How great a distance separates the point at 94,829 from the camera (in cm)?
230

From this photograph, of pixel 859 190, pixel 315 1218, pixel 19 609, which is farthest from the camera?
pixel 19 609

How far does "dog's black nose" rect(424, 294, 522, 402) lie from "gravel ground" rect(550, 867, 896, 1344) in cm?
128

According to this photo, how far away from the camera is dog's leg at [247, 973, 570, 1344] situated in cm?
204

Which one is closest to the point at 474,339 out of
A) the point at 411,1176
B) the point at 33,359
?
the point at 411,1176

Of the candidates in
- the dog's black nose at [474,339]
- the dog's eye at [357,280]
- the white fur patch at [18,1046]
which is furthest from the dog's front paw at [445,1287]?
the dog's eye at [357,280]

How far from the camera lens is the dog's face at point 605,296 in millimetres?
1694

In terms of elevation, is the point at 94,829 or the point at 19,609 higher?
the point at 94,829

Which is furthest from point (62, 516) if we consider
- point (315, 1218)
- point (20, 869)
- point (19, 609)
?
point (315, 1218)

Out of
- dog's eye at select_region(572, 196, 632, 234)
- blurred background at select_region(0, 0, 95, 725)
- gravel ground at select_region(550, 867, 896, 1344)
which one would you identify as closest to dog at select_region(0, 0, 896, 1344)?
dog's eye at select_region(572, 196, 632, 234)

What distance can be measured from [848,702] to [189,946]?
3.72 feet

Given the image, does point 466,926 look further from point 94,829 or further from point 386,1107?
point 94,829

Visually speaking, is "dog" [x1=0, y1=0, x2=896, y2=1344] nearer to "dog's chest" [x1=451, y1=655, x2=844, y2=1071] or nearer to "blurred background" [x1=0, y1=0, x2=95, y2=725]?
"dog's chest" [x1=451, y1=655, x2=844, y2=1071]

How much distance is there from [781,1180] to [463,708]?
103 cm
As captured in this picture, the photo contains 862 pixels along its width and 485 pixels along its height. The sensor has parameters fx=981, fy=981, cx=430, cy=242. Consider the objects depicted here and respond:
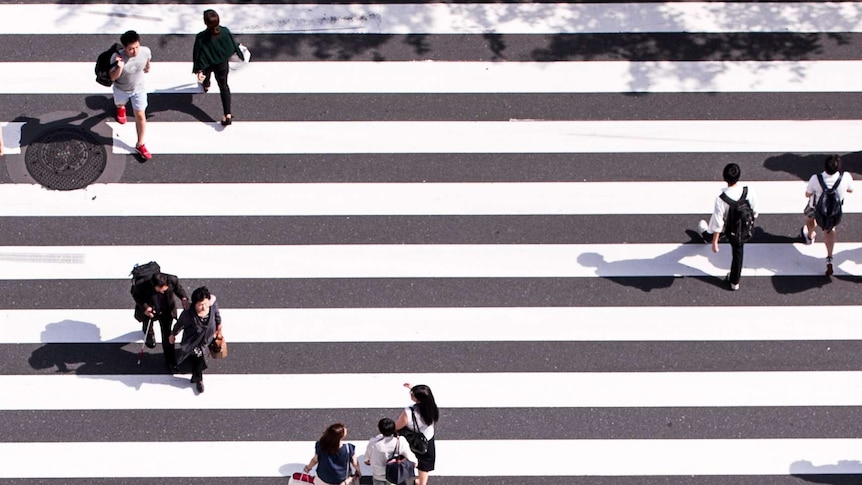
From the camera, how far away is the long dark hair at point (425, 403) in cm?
926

____________________

■ **Tarefa a realizar**
Transcreva novamente, sem qualquer alteração, o trecho que vai da linha que contém "Given the image, does" até o final da listagem, com ambas as extremidades incluídas. Não inclua as imagens na resposta.

■ **Resposta ao problema**
Given the image, does point 466,926 look further from point 94,829 or further from point 386,1107?
point 94,829

Visually speaking, is "dog" [x1=0, y1=0, x2=896, y2=1344] nearer to "dog's chest" [x1=451, y1=655, x2=844, y2=1071] or nearer to "blurred background" [x1=0, y1=0, x2=95, y2=725]?
"dog's chest" [x1=451, y1=655, x2=844, y2=1071]

How much distance is there from [781,1180] to [463,708]?
103 cm
As captured in this picture, the photo contains 862 pixels along its width and 485 pixels along its height. The sensor has parameters fx=981, fy=981, cx=430, cy=242. Consider the objects depicted here and respond:
From the camera, how far away is the long dark hair at point (425, 403) in cm?
926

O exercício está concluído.